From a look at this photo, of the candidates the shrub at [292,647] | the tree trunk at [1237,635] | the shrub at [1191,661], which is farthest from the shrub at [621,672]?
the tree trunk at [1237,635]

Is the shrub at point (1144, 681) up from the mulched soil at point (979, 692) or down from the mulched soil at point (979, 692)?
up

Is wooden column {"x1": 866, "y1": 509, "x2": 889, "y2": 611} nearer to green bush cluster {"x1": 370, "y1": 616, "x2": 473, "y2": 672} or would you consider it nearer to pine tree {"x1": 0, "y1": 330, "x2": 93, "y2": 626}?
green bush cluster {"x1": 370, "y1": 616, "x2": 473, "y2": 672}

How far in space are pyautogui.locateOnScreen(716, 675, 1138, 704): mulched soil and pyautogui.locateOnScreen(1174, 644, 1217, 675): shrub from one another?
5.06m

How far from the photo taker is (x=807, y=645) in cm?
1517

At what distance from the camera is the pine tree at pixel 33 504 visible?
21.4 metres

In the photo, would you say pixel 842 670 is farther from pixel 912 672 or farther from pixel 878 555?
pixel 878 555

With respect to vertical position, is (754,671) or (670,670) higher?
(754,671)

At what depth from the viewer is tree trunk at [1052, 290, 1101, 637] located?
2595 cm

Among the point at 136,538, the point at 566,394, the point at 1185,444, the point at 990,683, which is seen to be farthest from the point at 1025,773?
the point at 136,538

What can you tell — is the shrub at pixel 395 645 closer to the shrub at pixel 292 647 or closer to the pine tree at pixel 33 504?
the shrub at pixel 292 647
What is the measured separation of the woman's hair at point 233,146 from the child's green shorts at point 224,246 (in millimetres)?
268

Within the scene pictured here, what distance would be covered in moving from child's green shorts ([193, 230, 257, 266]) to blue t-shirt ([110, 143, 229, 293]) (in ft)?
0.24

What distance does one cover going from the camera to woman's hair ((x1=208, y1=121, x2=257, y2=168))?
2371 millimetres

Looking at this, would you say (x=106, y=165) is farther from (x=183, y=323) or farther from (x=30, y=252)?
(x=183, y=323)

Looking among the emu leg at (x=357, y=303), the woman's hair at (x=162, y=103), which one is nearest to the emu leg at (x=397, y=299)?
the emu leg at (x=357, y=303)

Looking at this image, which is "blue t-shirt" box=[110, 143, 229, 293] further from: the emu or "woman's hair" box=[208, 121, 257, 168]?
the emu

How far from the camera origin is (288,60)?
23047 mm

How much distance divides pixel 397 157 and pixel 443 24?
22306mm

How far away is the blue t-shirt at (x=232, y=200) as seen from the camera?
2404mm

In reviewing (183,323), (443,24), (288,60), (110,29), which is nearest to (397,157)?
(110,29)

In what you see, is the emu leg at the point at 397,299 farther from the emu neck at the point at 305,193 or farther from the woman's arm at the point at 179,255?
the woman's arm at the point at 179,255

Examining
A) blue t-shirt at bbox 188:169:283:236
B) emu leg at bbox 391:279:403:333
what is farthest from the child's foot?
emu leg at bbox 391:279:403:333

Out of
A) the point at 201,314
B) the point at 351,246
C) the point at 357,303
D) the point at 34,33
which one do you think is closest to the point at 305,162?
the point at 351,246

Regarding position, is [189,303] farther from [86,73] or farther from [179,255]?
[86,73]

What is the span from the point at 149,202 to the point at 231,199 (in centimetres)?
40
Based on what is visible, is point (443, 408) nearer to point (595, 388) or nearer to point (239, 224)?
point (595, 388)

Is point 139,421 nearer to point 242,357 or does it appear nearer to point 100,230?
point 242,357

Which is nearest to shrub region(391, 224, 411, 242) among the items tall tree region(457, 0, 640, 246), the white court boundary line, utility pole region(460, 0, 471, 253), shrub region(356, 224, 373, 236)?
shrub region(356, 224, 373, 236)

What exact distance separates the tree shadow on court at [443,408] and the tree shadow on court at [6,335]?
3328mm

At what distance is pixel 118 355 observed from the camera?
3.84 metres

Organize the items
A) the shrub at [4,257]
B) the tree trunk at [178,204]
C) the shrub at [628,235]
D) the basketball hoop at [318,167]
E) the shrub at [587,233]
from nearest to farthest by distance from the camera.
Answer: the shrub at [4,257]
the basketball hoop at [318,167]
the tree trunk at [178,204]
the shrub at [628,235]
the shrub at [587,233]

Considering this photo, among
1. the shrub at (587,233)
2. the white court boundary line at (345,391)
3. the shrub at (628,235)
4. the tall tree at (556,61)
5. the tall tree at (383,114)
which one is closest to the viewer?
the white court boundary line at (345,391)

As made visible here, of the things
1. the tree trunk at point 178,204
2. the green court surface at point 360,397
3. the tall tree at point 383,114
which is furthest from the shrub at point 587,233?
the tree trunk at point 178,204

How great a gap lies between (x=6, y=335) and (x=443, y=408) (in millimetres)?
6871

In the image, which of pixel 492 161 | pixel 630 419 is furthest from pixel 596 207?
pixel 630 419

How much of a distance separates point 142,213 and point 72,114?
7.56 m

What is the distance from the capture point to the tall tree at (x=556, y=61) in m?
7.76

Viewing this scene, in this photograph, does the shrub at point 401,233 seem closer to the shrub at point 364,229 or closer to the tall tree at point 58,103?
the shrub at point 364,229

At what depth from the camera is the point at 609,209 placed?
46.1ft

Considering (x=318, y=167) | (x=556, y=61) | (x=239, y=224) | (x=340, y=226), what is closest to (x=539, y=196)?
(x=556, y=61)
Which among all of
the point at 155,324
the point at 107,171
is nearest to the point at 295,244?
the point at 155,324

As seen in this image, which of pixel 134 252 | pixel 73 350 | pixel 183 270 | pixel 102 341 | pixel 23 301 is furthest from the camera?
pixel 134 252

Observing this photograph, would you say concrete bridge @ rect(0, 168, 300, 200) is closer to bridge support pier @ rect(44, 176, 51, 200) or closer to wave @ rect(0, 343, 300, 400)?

^^^^

*Given request:*
Copy the listing above word for word, with every line in its original order.

*Problem solution:*
From a look at this photo, of the candidates the shrub at [292,647] | the tree trunk at [1237,635] | the shrub at [1191,661], which is farthest from the shrub at [621,672]?
the tree trunk at [1237,635]

Is the shrub at point (1144, 681) up from the mulched soil at point (979, 692) or down from the mulched soil at point (979, 692)?
up

Is wooden column {"x1": 866, "y1": 509, "x2": 889, "y2": 611} nearer to green bush cluster {"x1": 370, "y1": 616, "x2": 473, "y2": 672} or would you consider it nearer to pine tree {"x1": 0, "y1": 330, "x2": 93, "y2": 626}?
green bush cluster {"x1": 370, "y1": 616, "x2": 473, "y2": 672}

How far in space are pyautogui.locateOnScreen(716, 675, 1138, 704): mulched soil and pyautogui.locateOnScreen(1174, 644, 1217, 675): shrub from one another?
5.06m

How far from the photo taker is (x=807, y=645) in cm?
1517

At what distance from the camera is the pine tree at pixel 33 504 visible?
21.4 metres

In the photo, would you say pixel 842 670 is farther from pixel 912 672 or farther from pixel 878 555?
pixel 878 555

With respect to vertical position, is (754,671) or (670,670) higher?
(754,671)

At what depth from the viewer is tree trunk at [1052, 290, 1101, 637] located?
2595 cm

Among the point at 136,538, the point at 566,394, the point at 1185,444, the point at 990,683, which is seen to be farthest from the point at 1025,773?
the point at 136,538

What can you tell — is the shrub at pixel 395 645 closer to the shrub at pixel 292 647 or closer to the pine tree at pixel 33 504?
the shrub at pixel 292 647
What is the measured separation of the woman's hair at point 233,146 from the child's green shorts at point 224,246 (in millimetres)?
268

Within the scene pictured here, what distance would be covered in moving from child's green shorts ([193, 230, 257, 266]) to blue t-shirt ([110, 143, 229, 293]) (in ft)?
0.24

What distance does one cover going from the camera to woman's hair ((x1=208, y1=121, x2=257, y2=168))?
2371 millimetres

Looking at this, would you say (x=106, y=165) is farther from (x=183, y=323) or farther from (x=30, y=252)?
(x=183, y=323)

Looking among the emu leg at (x=357, y=303), the woman's hair at (x=162, y=103), which one is nearest to the emu leg at (x=397, y=299)?
the emu leg at (x=357, y=303)

Looking at this image, which is "blue t-shirt" box=[110, 143, 229, 293] further from: the emu or "woman's hair" box=[208, 121, 257, 168]?
the emu

How far from the camera origin is (288,60)?
23047 mm

How much distance divides pixel 397 157 and pixel 443 24?
22306mm

How far away is the blue t-shirt at (x=232, y=200) as seen from the camera?
2404mm

In reviewing (183,323), (443,24), (288,60), (110,29), which is nearest to (397,157)?
(110,29)

In what you see, is the emu leg at the point at 397,299 farther from the emu neck at the point at 305,193 or farther from the woman's arm at the point at 179,255?
the woman's arm at the point at 179,255

Examining
A) blue t-shirt at bbox 188:169:283:236
B) emu leg at bbox 391:279:403:333
what is farthest from the child's foot?
emu leg at bbox 391:279:403:333

Out of
A) the point at 201,314
B) the point at 351,246
C) the point at 357,303
D) the point at 34,33
which one do you think is closest to the point at 305,162?
the point at 351,246

Regarding position, is [189,303] farther from [86,73] or farther from [179,255]?
[86,73]

What is the span from the point at 149,202 to the point at 231,199 (in centimetres)?
40
Based on what is visible, is point (443, 408) nearer to point (595, 388) or nearer to point (239, 224)?
point (595, 388)

Is point 139,421 nearer to point 242,357 or does it appear nearer to point 100,230?
point 242,357

Which is nearest to shrub region(391, 224, 411, 242) among the items tall tree region(457, 0, 640, 246), the white court boundary line, utility pole region(460, 0, 471, 253), shrub region(356, 224, 373, 236)?
shrub region(356, 224, 373, 236)

What exact distance separates the tree shadow on court at [443,408] and the tree shadow on court at [6,335]?
3328mm

At what distance is pixel 118 355 observed from the camera?
3.84 metres

Organize the items
A) the shrub at [4,257]
B) the tree trunk at [178,204]
C) the shrub at [628,235]
D) the basketball hoop at [318,167]
E) the shrub at [587,233]
from nearest to farthest by distance from the camera.
Answer: the shrub at [4,257]
the basketball hoop at [318,167]
the tree trunk at [178,204]
the shrub at [628,235]
the shrub at [587,233]

Considering this photo, among
1. the shrub at (587,233)
2. the white court boundary line at (345,391)
3. the shrub at (628,235)
4. the tall tree at (556,61)
5. the tall tree at (383,114)
which one is closest to the viewer?
the white court boundary line at (345,391)

As made visible here, of the things
1. the tree trunk at point 178,204
2. the green court surface at point 360,397
3. the tall tree at point 383,114
which is furthest from the shrub at point 587,233?
the tree trunk at point 178,204

How great a gap lies between (x=6, y=335) and (x=443, y=408) (in millimetres)?
6871

In the image, which of pixel 492 161 | pixel 630 419 is furthest from pixel 596 207?
pixel 630 419

How much of a distance separates point 142,213 and point 72,114?
7.56 m

What is the distance from the capture point to the tall tree at (x=556, y=61) in m?
7.76

Viewing this scene, in this photograph, does the shrub at point 401,233 seem closer to the shrub at point 364,229 or closer to the tall tree at point 58,103?
the shrub at point 364,229

At what depth from the camera is the point at 609,209 placed?
46.1ft

Considering (x=318, y=167) | (x=556, y=61) | (x=239, y=224) | (x=340, y=226), what is closest to (x=539, y=196)?
(x=556, y=61)
Which among all of
the point at 155,324
the point at 107,171
is nearest to the point at 295,244?
the point at 155,324

As seen in this image, which of pixel 134 252 | pixel 73 350 | pixel 183 270 | pixel 102 341 | pixel 23 301 is furthest from the camera?
pixel 134 252

Observing this photograph, would you say concrete bridge @ rect(0, 168, 300, 200) is closer to bridge support pier @ rect(44, 176, 51, 200) or closer to wave @ rect(0, 343, 300, 400)?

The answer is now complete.